Diz-se que o passe é de letra – ou o remate, porque o gesto é também já utilizado para rematar à baliza – quando é efectuado a partir de um movimento em que o pé que toca a bola está por trás – e não ao lado - do outro, o de apoio, num movimento em que as pernas se cruzam num movimento contrário ao habitual, da frente para trás. Nunca percebi por que lhe chamam de letra - até porque o futebol não é muito dado a estas coisas das letras – mas admito que alguém veja ali o desenho de um L…
Ao evocar estes dois gestos técnicos alguns lembrar-se-ão de um ciganito que por aí andou há uns tempos: Ricardo Quaresma. Bem poderia ter sido ele o criador da moda, mas não fica assim na história. Quando era Nuno Gama no Porto quis ser Roberto Cavalli em Milão! Não resultou (terá sido dos anéis?) e lá vai ele parar à Turquia, que não é exactamente um grande centro mundial da moda. E hoje, trivela e passe de letra, são vulgares, massificados e estão disponíveis em qualquer pronto-a-vestir. Até nos chineses…
Já a bicicleta tem a grife de Cristiano Ronaldo e está tudo dito: sucesso garantido! É o gesto mais estúpido que existe, mas é do CR7, nada a fazer… Ah! Uma ajudinha, também: a bicicleta é aquele movimento em que, simulando o pedalar da bicicleta, se passam uns segundos que parecem uma eternidade sem que nem o jogador que o executa, nem a bola, nem o adversário - que é suposto enganar - saiam do mesmo sítio.
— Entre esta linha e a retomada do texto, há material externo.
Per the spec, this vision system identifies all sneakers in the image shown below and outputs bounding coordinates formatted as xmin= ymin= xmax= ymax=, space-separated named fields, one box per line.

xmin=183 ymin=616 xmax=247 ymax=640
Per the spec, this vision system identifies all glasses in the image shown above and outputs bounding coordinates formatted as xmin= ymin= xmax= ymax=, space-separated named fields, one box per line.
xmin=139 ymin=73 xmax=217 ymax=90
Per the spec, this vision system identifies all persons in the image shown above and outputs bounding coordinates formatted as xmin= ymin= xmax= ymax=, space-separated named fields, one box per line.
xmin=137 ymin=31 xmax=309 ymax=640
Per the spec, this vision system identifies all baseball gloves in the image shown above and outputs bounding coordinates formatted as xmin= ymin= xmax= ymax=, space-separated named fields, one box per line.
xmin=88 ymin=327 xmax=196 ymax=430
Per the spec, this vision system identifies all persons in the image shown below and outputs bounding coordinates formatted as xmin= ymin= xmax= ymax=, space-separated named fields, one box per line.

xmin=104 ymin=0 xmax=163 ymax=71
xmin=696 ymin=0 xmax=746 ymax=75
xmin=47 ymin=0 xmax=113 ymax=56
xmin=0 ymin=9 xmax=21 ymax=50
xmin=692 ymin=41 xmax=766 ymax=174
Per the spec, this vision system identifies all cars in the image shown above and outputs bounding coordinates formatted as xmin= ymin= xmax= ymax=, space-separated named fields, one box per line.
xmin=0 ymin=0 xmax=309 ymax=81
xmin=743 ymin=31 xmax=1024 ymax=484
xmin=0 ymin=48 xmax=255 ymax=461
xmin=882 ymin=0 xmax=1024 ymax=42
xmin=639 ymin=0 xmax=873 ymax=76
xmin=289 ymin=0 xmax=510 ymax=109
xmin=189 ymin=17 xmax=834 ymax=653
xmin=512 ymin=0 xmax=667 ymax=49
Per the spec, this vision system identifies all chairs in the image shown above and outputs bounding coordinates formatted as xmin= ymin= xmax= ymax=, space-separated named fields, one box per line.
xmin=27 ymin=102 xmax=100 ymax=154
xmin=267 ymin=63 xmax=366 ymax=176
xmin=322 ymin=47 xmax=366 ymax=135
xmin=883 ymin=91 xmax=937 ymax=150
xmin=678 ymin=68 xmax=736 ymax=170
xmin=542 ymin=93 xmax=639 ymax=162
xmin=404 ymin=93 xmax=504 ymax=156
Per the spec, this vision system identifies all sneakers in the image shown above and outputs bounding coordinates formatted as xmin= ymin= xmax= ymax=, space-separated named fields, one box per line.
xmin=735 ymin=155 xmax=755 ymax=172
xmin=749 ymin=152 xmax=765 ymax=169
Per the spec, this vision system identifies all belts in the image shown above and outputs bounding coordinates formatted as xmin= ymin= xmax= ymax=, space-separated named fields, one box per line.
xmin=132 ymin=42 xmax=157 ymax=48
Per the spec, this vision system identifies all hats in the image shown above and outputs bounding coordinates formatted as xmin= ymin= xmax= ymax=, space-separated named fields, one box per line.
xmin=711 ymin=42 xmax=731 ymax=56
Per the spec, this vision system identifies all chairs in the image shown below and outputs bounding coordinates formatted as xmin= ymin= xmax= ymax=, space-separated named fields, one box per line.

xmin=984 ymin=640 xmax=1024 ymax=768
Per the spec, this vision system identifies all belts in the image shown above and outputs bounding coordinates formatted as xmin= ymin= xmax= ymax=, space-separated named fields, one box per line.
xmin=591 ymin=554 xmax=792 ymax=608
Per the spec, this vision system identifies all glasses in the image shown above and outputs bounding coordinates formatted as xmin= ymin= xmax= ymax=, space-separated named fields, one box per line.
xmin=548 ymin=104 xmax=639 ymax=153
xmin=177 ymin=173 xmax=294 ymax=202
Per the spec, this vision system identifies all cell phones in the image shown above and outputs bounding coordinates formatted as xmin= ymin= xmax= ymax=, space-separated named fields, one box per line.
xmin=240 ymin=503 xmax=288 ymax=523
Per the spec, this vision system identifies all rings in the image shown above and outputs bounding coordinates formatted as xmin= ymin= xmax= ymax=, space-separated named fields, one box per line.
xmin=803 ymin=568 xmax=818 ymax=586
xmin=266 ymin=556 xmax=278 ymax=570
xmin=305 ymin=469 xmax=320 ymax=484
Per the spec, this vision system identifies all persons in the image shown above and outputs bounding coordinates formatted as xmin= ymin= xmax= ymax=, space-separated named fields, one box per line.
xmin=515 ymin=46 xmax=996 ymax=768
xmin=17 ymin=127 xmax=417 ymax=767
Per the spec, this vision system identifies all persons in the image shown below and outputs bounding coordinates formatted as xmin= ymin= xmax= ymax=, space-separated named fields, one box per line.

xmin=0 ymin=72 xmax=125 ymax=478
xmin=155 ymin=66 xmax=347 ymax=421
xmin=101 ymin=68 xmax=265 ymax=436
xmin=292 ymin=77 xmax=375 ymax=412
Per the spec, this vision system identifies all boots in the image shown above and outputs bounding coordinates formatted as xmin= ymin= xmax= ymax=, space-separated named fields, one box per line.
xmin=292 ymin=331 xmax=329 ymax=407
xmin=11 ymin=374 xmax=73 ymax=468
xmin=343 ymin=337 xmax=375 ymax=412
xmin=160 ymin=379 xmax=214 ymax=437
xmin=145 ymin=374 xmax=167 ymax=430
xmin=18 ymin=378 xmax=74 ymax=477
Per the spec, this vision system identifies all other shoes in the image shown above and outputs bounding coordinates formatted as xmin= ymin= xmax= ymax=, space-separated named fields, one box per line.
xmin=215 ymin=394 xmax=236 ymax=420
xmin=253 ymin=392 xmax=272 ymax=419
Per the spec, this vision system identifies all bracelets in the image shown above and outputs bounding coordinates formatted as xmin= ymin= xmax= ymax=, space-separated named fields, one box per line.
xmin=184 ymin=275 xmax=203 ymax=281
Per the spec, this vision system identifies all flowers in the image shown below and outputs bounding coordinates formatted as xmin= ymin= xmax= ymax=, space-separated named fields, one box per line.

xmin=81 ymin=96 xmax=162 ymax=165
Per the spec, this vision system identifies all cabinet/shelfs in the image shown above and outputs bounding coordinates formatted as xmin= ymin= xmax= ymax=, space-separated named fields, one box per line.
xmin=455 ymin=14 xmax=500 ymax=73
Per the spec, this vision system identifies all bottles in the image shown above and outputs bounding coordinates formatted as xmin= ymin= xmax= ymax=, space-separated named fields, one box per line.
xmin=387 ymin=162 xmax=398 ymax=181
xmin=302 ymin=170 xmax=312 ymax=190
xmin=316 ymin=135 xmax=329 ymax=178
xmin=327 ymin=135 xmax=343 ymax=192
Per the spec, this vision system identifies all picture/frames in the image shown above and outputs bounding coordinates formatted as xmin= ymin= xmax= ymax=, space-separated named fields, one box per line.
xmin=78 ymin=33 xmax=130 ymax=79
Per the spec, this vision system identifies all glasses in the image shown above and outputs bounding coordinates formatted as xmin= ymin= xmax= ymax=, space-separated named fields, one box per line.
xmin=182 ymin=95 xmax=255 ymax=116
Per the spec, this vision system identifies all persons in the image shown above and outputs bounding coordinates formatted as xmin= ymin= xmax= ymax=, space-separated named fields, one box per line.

Nunca dá em nada, mas pegou moda e é vê-lo por aí repetido por esses campos fora, como se de grande gesto artístico se trate! É o gesto preferido de Hulk, e nem os grandes jogadores do Barcelona o dispensam, como ainda agora se viu no Mónaco!
Já o pontapé de bicicleta não tem nada a ver com isto. É um gesto de elevado grau de dificuldade e de grande espectacularidade. Vale por si mesmo e não entra em modas. Se é moda é intemporal! Precisamente porque é um recurso último, quando só resta rematar com o pé que está mais à mão, como vimos esta semana Witsel (que grande jogador!) exemplificar no primeiro dos seus dois golos e dos três com que o Benfica despachou a equipa de Co Adrianse.
O que já se vê muito pouco é o chamado pontapé de moinho. É um pontapé em que o movimento circular do corpo, todo estendido no ar paralelo ao solo, sugere o de um moinho. Ou o pontapé de tesoura, uma designação sinónima, que associa o movimento das pernas no momento do remate ao de uma tesoura. Artur Jorge, há 40 anos, no Benfica, foi quem em Portugal mais contribuiu para a fama deste gesto, mais difícil de executar e mais espectacular ainda que o pontapé de bicicleta. Executava de forma brilhante, e com muita frequência, este movimento que ficará para sempre ligado ao seu nome: um pontapé à Artur Jorge!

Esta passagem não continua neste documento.